Records shown:
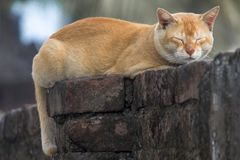 Katt som sover på väggen arkivfoto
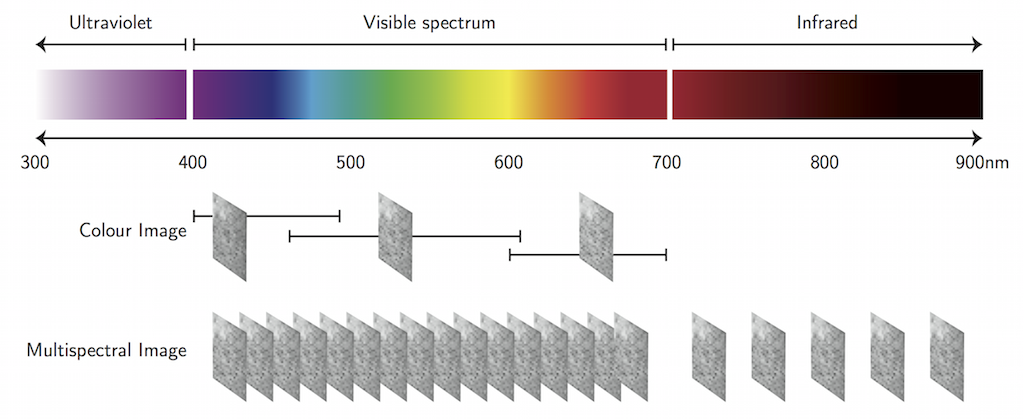 Multispectral images are captured in a similar process as colour images. A colour image is a combination of three separate images captured at selected ranges of the visible spectrum representing  blue, red and green tones. A multispectral image is captured is a combination of a series of images captured at discrete short ranges of the light spectrum. Multispectral images may include captures from the near-infrared and ultraviolet spectra.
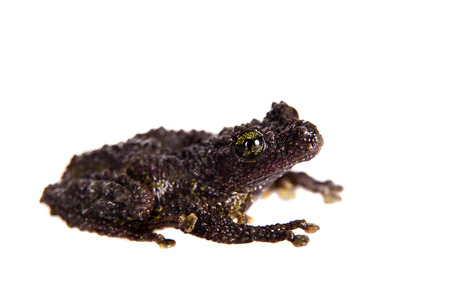 unobtrusive: Theloderma bicolor, rare species of frog isolated on white background Stock Photo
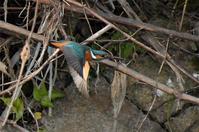 カワセミ・・♀が3羽 - 阪南カワセミ【野鳥と自然の物語】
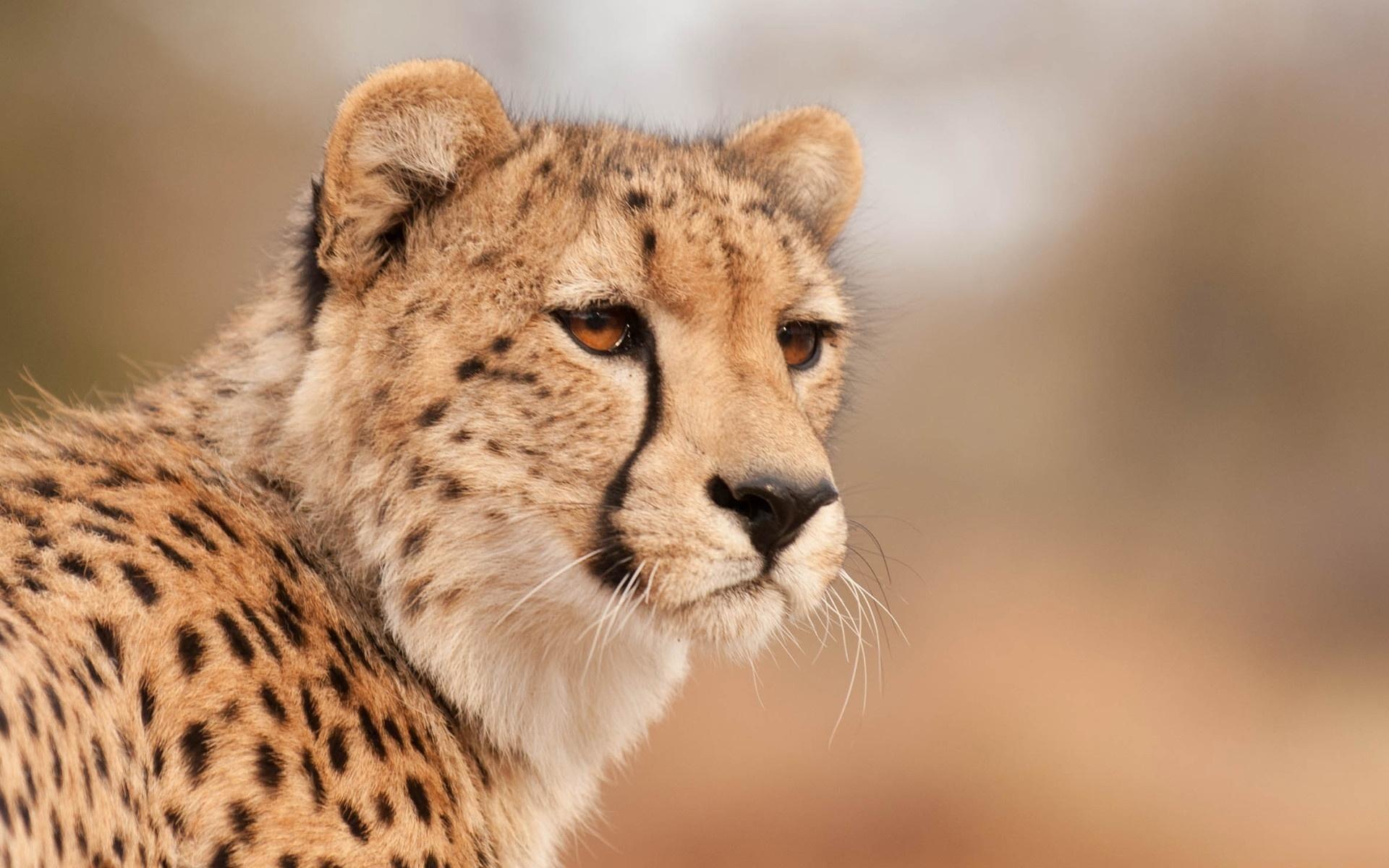 Cool Cheetah Wallpaper Best Cheetah Image And HD 2017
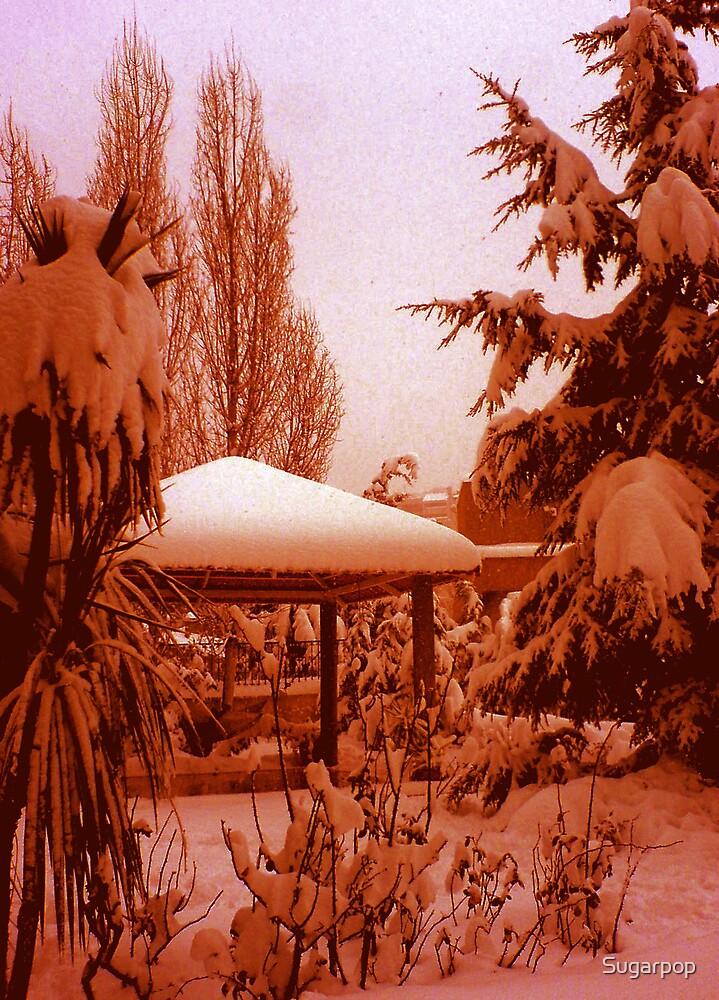 winter end by Sugarpop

What the exercise asks:
Once you reach the line containing "unobtrusive: Theloderma bicolor, rare", print it and every line after it exactly, through the end of the entries, without any pictures.

Exercise response:
 unobtrusive: Theloderma bicolor, rare species of frog isolated on white background Stock Photo
 カワセミ・・♀が3羽 - 阪南カワセミ【野鳥と自然の物語】
 Cool Cheetah Wallpaper Best Cheetah Image And HD 2017
 winter end by Sugarpop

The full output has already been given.